What 52.5% Fewer Hallucinations Actually Buys You

OpenAI is leading the GPT-5.5 Instant launch with a single number: 52.5% fewer hallucinated claims than GPT-5.3 Instant on high-stakes prompts in medicine, law, and finance. A second number sits beside it — a 37.3% drop in inaccurate claims on user-flagged conversations — measured on real chats people had already complained about. The two metrics are doing different jobs. The 52.5% figure is the lab-bench claim, evaluated on curated high-stakes prompts where a confident wrong answer is most damaging. The 37.3% figure is the field claim, scored against the messy, in-the-wild conversations users have already singled out as broken. Together they let OpenAI tell two stories at once: the model is more accurate where it matters most, and the worst tail of past failures is meaningfully shorter.

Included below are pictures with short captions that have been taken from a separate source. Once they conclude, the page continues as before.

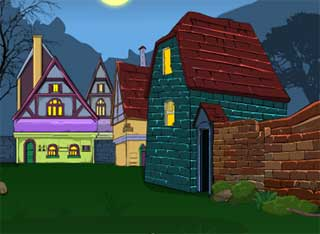 Medieval Fantasy Village Escape - Juego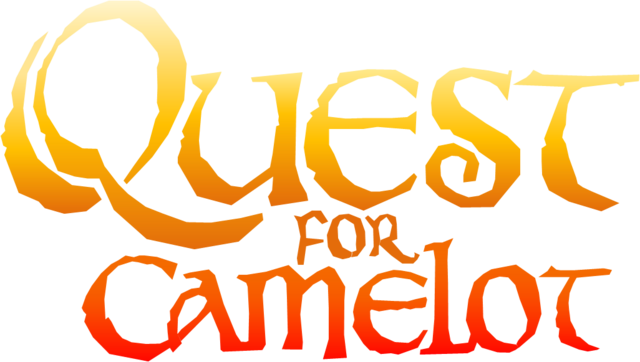 File:QUEST FOR CAMELOT LOGO.png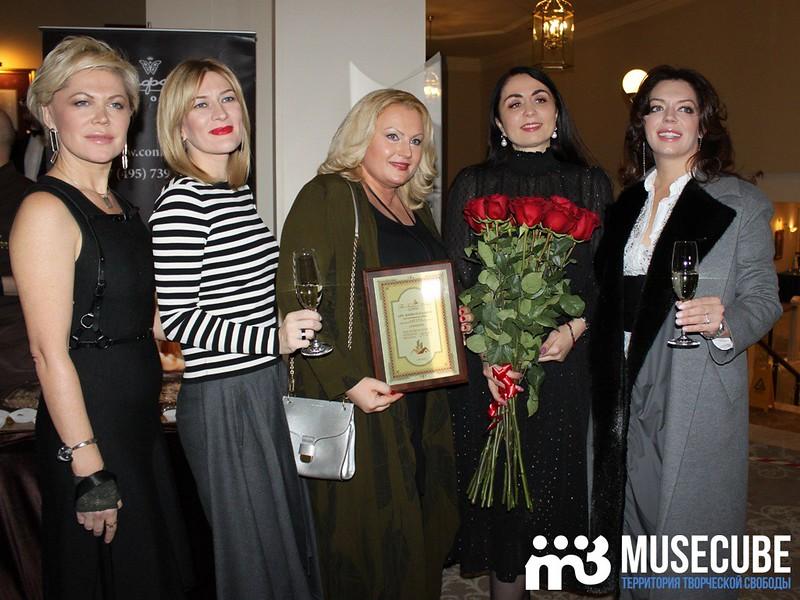 Светлана Голякова, Екатерина Калинина, Карина Мартиросян, Марина Мелехова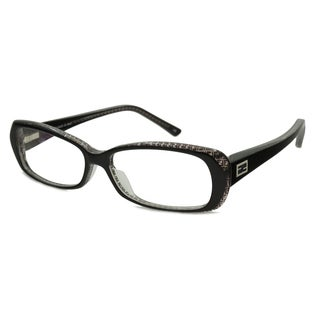 Fendi Women's F930 Rectangular Reading Glasses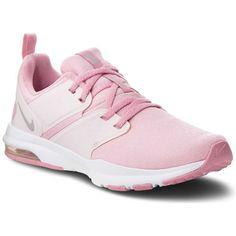 new styles 2067b dd160 Nike wmns nike air bella tr Zapatilla de Mujer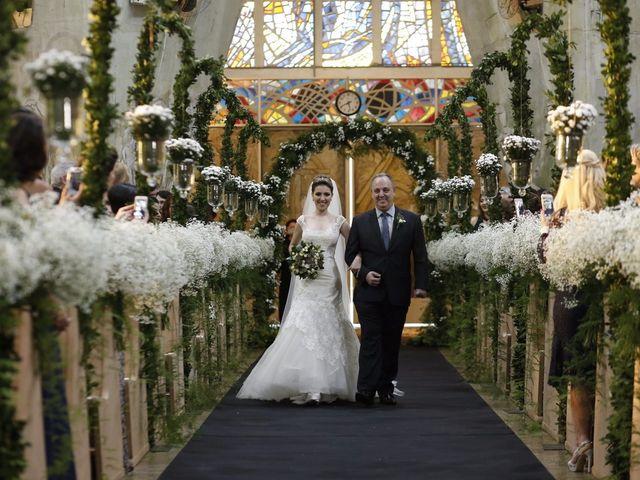 O casamento de Marcelo  e Hana em Maringá, Paraná 4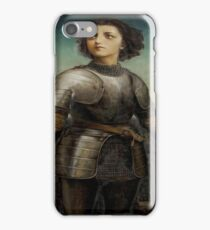 Joan Of Arc In Armour iPhone Case/Skin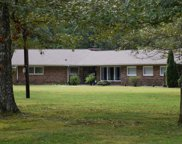 1406 Kennedy Dr, Manchester image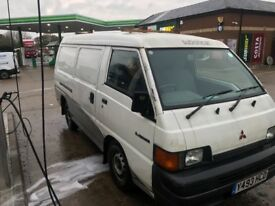 Mitsubishi L300 lwb floor gear diesel in good condtion runs and drives good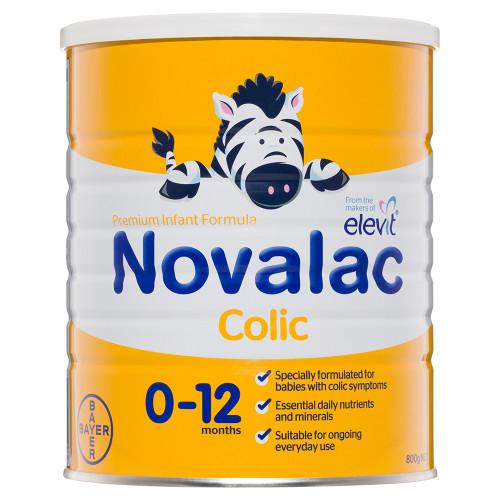 Novolac Colic Premium Infant Formula 800g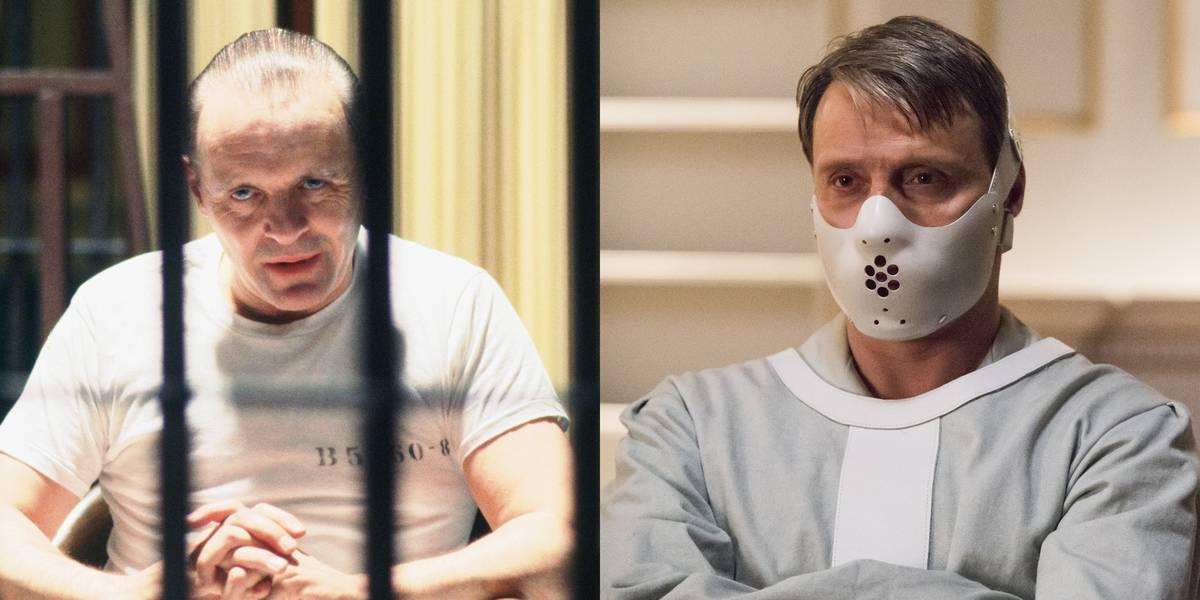 Anthony Hopkins Vs. Mads Mikkelsen -- Hannibal Lecter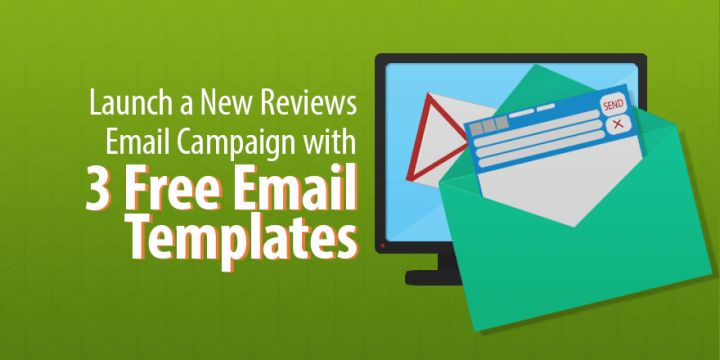 Launch a New Reviews Email Campaign with 3 Free Email Templates – Capterra Blog #email #campaign #reviews http://zimbabwe.nef2.com/launch-a-new-reviews-email-campaign-with-3-free-email-templates-capterra-blog-email-campaign-reviews/  # Launch a New Reviews Email Campaign with 3 Free Email Templates Share This Article Only one quarter of users have written a review of their software, which means the majority of software customers are at your fingertips for reviews acquisition. In my opinion…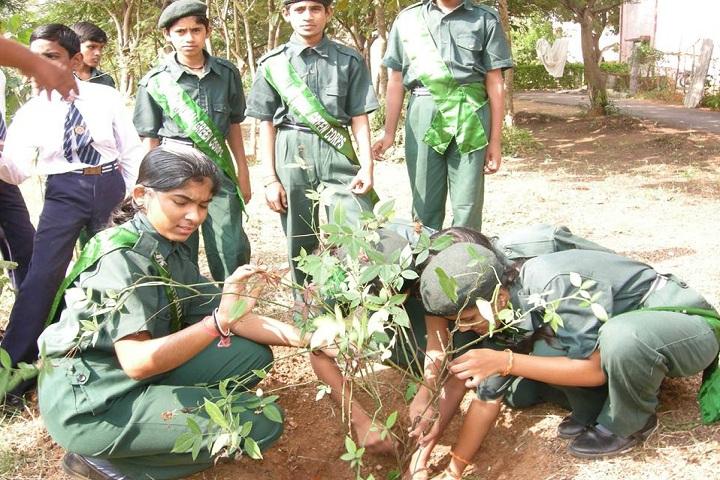 Jawahar Navodaya Vidyalaya-Plantation Day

What this does not mean is that the model has stopped hallucinating. The framing in OpenAI's own communication is comparative — fewer than 5.3, not 'few in absolute terms' — and HealthBench Professional, a clinical-knowledge benchmark, only moves from 32.9 to 38.4. That is a real gain on a hard test, but it is also a reminder that even the upgraded default model gets roughly six in ten clinical professional questions wrong on this benchmark. The honest read of the launch is that OpenAI has narrowed the gap between an Instant-tier default and a thinking-tier model on factuality, not closed it. For builders shipping ChatGPT-backed features into regulated domains, the percentages are encouraging enough to revisit risk assumptions, but not enough to retire the human in the loop.